==== Given passage

In more technical terms, Willis said that as brain-imaging studies continue to give a clearer picture of how individuals respond to sensory stimuli and perform cognitive tasks, scientists are accumulating a great deal of knowledge about the brain’s neural systems. And educators can use these neurological strategies in their teaching to help students become more engaged in the classroom, she said.
For example, Willis recommends practicing multisensory teaching to help reach all kinds of learners–and using formative assessments to provide corrective feedback.
“Eventually, we will be able to identify the predispositions and strengths of all children based on brain activity, and we as educators must understand what this implies for the future–that the future will require us to teach to the individual, not to the whole or the differentiated,” said Willis.
She continued: “Every brain is unique, and every brain knows what it wants to do and what it can do best. Since every brain is different, we must teach to the individual learner so that every student can master 21st century skills.”
‘Learning’ replaces ‘teaching’
During yet another notable conference session, Arthur Levine, president of the Woodrow Wilson National Fellowship Foundation and Mary Dean Barringer, chief operating officer of All Kinds of Minds , discussed how education in the United States is shifting from an emphasis on teaching to one of learning.
“There’s a focus more on students now than on schools,” explained Barringer. “…Learning is the absolute central focus. We’re moving from [focusing on] methods of teaching to how every student can learn well.”
Economically, Levine said, the U.S. is moving from an industrial society focused on process and product lines, to an information economy that cares about customizable outcomes, and the process is variable.

========
==== Excerpted data

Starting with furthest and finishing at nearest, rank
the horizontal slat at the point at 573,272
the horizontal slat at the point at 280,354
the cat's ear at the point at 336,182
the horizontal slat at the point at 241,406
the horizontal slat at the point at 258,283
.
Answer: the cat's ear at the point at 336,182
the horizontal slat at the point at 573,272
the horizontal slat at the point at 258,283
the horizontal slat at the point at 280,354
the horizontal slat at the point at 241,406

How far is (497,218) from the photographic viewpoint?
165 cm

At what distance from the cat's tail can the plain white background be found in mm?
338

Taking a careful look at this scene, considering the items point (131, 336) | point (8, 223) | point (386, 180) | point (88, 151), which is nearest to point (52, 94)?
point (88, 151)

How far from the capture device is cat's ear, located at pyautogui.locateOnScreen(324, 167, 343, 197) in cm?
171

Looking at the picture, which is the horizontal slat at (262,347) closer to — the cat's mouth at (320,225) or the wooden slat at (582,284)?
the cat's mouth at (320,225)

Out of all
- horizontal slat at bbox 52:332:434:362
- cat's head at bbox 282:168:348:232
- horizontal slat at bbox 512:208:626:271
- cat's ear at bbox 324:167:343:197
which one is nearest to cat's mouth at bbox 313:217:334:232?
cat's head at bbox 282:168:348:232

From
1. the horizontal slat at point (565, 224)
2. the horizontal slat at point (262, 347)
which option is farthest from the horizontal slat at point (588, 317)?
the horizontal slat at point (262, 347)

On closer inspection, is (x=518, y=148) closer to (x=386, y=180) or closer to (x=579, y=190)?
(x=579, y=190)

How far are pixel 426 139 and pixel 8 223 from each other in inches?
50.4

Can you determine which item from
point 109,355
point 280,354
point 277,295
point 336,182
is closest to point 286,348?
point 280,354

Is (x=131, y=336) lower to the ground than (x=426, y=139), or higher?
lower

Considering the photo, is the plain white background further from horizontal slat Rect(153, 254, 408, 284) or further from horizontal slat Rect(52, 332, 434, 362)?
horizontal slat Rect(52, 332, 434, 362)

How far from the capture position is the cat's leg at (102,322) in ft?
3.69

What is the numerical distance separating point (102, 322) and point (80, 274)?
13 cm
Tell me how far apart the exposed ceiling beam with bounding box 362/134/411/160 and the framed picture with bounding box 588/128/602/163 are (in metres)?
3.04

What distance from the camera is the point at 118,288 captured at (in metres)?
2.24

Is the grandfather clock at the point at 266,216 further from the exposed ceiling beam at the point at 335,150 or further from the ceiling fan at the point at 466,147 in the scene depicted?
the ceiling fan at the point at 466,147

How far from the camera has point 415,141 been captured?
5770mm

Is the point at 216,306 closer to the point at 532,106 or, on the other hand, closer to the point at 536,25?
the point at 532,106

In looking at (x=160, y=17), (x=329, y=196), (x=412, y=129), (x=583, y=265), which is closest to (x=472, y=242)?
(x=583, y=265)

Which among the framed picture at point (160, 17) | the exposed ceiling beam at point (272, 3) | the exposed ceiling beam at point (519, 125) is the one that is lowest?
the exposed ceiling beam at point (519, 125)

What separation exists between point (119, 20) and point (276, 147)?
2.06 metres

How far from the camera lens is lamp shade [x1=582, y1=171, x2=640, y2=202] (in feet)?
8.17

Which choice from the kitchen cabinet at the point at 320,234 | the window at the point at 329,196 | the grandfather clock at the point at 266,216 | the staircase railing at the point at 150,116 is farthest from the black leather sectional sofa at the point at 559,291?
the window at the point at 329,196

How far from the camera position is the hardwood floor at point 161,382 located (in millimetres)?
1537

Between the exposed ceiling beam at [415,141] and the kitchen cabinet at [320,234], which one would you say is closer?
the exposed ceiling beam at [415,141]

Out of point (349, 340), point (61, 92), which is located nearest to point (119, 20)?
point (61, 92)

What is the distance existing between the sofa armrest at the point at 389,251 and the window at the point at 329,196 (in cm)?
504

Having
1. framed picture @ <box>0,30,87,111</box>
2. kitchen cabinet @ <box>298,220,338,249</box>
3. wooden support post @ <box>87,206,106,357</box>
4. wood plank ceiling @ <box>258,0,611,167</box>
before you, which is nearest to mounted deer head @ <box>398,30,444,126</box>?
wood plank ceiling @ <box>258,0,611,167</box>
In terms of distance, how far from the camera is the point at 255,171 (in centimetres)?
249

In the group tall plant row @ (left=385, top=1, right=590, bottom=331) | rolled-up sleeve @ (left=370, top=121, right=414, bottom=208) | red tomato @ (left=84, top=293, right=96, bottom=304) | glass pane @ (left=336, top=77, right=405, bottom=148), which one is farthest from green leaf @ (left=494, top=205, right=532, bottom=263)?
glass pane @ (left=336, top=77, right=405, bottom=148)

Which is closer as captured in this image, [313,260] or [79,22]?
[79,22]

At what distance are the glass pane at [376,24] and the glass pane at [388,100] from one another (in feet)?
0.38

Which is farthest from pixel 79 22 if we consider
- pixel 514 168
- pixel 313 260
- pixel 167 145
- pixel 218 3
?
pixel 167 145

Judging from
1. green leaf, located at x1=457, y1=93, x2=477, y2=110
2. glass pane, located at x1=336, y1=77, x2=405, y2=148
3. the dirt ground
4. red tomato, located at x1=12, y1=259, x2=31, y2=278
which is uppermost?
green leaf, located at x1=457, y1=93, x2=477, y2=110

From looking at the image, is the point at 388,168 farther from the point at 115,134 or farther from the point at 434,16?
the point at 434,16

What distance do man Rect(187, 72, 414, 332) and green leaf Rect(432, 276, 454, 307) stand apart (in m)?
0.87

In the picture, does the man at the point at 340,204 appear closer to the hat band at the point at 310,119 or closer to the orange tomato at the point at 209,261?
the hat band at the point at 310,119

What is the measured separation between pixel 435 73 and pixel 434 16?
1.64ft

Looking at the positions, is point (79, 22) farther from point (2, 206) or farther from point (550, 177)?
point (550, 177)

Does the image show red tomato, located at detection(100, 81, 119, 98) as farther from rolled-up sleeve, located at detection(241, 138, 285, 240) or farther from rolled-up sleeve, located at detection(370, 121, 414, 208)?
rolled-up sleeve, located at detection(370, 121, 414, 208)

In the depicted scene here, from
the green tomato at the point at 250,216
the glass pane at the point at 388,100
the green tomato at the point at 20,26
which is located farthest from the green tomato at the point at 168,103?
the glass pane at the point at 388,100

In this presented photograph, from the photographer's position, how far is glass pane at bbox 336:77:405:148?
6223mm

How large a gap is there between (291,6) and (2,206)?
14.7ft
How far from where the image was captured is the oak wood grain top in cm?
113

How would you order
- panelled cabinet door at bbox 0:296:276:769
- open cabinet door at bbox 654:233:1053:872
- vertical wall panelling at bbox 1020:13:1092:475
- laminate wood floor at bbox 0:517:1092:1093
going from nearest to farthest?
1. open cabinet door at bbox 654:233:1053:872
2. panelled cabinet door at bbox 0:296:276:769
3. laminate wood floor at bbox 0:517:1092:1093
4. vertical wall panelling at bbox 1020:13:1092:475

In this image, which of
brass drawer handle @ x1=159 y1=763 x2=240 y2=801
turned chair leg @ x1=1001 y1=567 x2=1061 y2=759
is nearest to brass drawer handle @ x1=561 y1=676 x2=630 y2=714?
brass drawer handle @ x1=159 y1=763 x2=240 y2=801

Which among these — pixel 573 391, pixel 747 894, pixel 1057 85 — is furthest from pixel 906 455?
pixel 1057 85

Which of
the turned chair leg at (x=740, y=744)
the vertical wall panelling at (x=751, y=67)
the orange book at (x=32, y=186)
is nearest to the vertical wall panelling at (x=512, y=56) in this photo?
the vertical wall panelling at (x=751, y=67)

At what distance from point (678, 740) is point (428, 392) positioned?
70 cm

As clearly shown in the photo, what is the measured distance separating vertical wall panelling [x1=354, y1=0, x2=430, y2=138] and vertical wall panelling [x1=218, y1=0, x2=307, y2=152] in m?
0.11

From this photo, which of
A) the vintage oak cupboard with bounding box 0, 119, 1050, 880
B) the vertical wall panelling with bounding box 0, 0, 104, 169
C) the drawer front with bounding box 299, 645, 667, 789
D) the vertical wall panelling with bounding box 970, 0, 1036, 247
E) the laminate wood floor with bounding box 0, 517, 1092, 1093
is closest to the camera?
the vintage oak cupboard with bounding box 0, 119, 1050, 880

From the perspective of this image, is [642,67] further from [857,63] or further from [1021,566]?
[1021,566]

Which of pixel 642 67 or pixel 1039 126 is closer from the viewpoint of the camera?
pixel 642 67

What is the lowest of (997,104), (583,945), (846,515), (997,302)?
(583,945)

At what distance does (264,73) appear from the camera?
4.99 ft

========

_Task instructions_
Revise the text on brain-based teaching from "In more technical" up to and including "classroom, she said.", replacing "scientists" with "researchers". The records come from a separate source.

_Exercise result_
In more technical terms, Willis said that as brain-imaging studies continue to give a clearer picture of how individuals respond to sensory stimuli and perform cognitive tasks, researchers are accumulating a great deal of knowledge about the brain’s neural systems. And educators can use these neurological strategies in their teaching to help students become more engaged in the classroom, she said.